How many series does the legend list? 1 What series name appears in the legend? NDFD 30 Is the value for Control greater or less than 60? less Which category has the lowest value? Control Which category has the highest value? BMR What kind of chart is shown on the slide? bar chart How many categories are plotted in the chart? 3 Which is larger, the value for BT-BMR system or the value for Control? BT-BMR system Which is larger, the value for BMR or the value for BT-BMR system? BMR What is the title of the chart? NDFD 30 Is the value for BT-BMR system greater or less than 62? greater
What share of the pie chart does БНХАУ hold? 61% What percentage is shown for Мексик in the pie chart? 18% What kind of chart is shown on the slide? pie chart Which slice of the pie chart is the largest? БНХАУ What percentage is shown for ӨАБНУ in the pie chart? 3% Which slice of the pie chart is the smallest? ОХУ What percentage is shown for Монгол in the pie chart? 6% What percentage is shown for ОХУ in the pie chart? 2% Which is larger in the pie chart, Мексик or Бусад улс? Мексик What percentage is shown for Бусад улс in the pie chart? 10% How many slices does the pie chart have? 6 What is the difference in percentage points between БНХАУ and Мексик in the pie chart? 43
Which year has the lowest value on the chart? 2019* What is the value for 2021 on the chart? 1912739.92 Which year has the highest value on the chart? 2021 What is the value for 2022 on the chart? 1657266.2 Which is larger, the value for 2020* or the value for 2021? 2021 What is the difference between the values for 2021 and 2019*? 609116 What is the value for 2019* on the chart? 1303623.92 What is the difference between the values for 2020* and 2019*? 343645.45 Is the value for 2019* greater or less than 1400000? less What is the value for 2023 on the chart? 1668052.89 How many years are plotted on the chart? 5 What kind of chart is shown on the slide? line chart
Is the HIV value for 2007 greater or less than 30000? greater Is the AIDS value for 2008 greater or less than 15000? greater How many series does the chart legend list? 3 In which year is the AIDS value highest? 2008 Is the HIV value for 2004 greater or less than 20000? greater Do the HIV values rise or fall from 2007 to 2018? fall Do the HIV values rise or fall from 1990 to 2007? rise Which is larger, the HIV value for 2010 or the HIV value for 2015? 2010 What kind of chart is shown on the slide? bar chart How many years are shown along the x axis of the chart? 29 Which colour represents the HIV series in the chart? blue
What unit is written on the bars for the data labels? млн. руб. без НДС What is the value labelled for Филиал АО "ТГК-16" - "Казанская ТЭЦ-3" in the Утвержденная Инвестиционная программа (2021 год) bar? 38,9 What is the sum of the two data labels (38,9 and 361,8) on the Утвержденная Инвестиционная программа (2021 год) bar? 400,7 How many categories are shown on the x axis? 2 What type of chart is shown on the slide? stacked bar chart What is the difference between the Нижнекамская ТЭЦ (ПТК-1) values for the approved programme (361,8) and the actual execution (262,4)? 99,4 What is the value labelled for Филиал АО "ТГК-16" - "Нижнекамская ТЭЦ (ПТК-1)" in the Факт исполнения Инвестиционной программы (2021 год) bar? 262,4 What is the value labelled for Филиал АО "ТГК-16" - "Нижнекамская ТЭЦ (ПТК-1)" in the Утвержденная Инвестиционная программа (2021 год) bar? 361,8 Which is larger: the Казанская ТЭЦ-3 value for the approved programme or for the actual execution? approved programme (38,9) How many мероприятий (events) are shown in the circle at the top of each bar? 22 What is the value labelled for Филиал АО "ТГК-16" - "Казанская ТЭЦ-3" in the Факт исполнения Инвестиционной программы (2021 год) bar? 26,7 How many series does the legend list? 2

----------------

**TASK DIRECTIONS**
Write out the lines of the data word for word, from the first line through the line containing "Which year has the lowest", including both.

**WRITTEN REPLY**
How many series does the legend list? 1 What series name appears in the legend? NDFD 30 Is the value for Control greater or less than 60? less Which category has the lowest value? Control Which category has the highest value? BMR What kind of chart is shown on the slide? bar chart How many categories are plotted in the chart? 3 Which is larger, the value for BT-BMR system or the value for Control? BT-BMR system Which is larger, the value for BMR or the value for BT-BMR system? BMR What is the title of the chart? NDFD 30 Is the value for BT-BMR system greater or less than 62? greater
What share of the pie chart does БНХАУ hold? 61% What percentage is shown for Мексик in the pie chart? 18% What kind of chart is shown on the slide? pie chart Which slice of the pie chart is the largest? БНХАУ What percentage is shown for ӨАБНУ in the pie chart? 3% Which slice of the pie chart is the smallest? ОХУ What percentage is shown for Монгол in the pie chart? 6% What percentage is shown for ОХУ in the pie chart? 2% Which is larger in the pie chart, Мексик or Бусад улс? Мексик What percentage is shown for Бусад улс in the pie chart? 10% How many slices does the pie chart have? 6 What is the difference in percentage points between БНХАУ and Мексик in the pie chart? 43
Which year has the lowest value on the chart? 2019* What is the value for 2021 on the chart? 1912739.92 Which year has the highest value on the chart? 2021 What is the value for 2022 on the chart? 1657266.2 Which is larger, the value for 2020* or the value for 2021? 2021 What is the difference between the values for 2021 and 2019*? 609116 What is the value for 2019* on the chart? 1303623.92 What is the difference between the values for 2020* and 2019*? 343645.45 Is the value for 2019* greater or less than 1400000? less What is the value for 2023 on the chart? 1668052.89 How many years are plotted on the chart? 5 What kind of chart is shown on the slide? line chart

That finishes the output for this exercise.